The product of years of hard work and innovation, Continuum is covered by some of the best Gallium Arsenide Photo Voltaic solar cells available at the time of its construction.  Every facet of the car is monitored by an advanced system of sensors that allows the team to operate it to its full potential. Additionally, the car is designed to be aerodynamically efficient and is constructed from carbon fiber, a material that is both rigid and lightweight.

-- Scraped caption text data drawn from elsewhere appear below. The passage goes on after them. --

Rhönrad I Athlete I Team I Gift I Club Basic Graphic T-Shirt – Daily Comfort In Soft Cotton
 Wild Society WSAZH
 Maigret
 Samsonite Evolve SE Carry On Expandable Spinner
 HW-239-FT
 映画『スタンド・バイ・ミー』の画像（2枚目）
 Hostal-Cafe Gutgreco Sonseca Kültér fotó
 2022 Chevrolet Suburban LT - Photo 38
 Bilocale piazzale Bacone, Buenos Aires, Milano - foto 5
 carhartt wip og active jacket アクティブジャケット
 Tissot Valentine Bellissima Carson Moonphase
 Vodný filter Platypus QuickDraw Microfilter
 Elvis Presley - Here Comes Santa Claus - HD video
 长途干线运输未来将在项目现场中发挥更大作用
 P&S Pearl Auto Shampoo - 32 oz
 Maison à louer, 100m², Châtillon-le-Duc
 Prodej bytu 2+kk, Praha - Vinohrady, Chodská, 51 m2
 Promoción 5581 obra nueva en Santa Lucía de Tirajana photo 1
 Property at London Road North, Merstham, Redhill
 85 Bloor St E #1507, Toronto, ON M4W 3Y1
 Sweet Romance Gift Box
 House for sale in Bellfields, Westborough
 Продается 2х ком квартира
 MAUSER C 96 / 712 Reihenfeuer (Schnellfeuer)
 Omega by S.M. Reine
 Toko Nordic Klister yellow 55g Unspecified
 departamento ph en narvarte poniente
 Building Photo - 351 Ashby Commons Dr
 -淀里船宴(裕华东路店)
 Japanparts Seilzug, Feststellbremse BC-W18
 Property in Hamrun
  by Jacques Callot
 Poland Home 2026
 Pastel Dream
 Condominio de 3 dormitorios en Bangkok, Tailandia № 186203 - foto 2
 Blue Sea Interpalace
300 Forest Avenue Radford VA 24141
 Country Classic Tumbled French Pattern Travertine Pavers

The University of Michigan Solar Car Team relies on Baron Service’s Mobile Threat Net because the XM WX satellite network ensures complete reliability, thanks to robust, powerful XM dual redundant S-band satellites. The S-band wavelength means that Mobile Threat Net will not lose its signal, regardless of the prevailing weather conditions.

 

The equipment needed to harness this capability—an XM WX Satellite Weather receiver, antenna, and software from Baron Services, coupled with the user’s own Microsoft Windows based display device, such as a laptop computer—can be used in any vehicle. In order to receive and display the latest weather information, a subscription to the XM WX weather data service is required.

 

 “It has been so exciting to have our Mobile Threat Net product be a part of such a unique and forward-looking program,” said Bob Baron, president and CEO of Baron Services. “It is certainly true that the nation as a whole needs to become more dependent on renewable fuel sources, and the North American Solar Challenge is a great way for students to get hands on experience with multiple renewable energy technologies.”

 

In addition to products like high-resolution NEXRAD radar, lightning, precipitation and more, Mobile Threat Net’s Responder data service package comes with Storm Prediction Center outlooks for day one including wind, hail, thunderstorm and tornado threats. Using optional GPS connectivity, users can easily identify their precise location in relation to impending weather conditions.

 

For more information on the North American Solar Challenge, visit www.americansolarchallenge.org.
For more information on the University of Michigan’s Solar Team, visit http://www.engin.umich.edu/solarcar/.
For more information on Mobile Threat Net, visit www.mobilethreatnet.com.


 

About Baron Services
Baron Services is a pioneer in sophisticated weather analysis and technology and a globally recognized industry leader in delivering technology for the communication of significant weather events. It offers a wide range of weather solutions and owns numerous weather technology patents. The company delivers cutting-edge radar systems, advanced forecast modeling, mobile weather analysis and localized weather displays. Operating primarily from Huntsville, Alabama, with offices in Oklahoma, North Carolina and Florida, Baron Services includes four specialized divisions that continue to advance the weather industry by providing systems engineered to save both lives and property. The company has, to date, installed all broadcast dual-polarimetric radars in the world.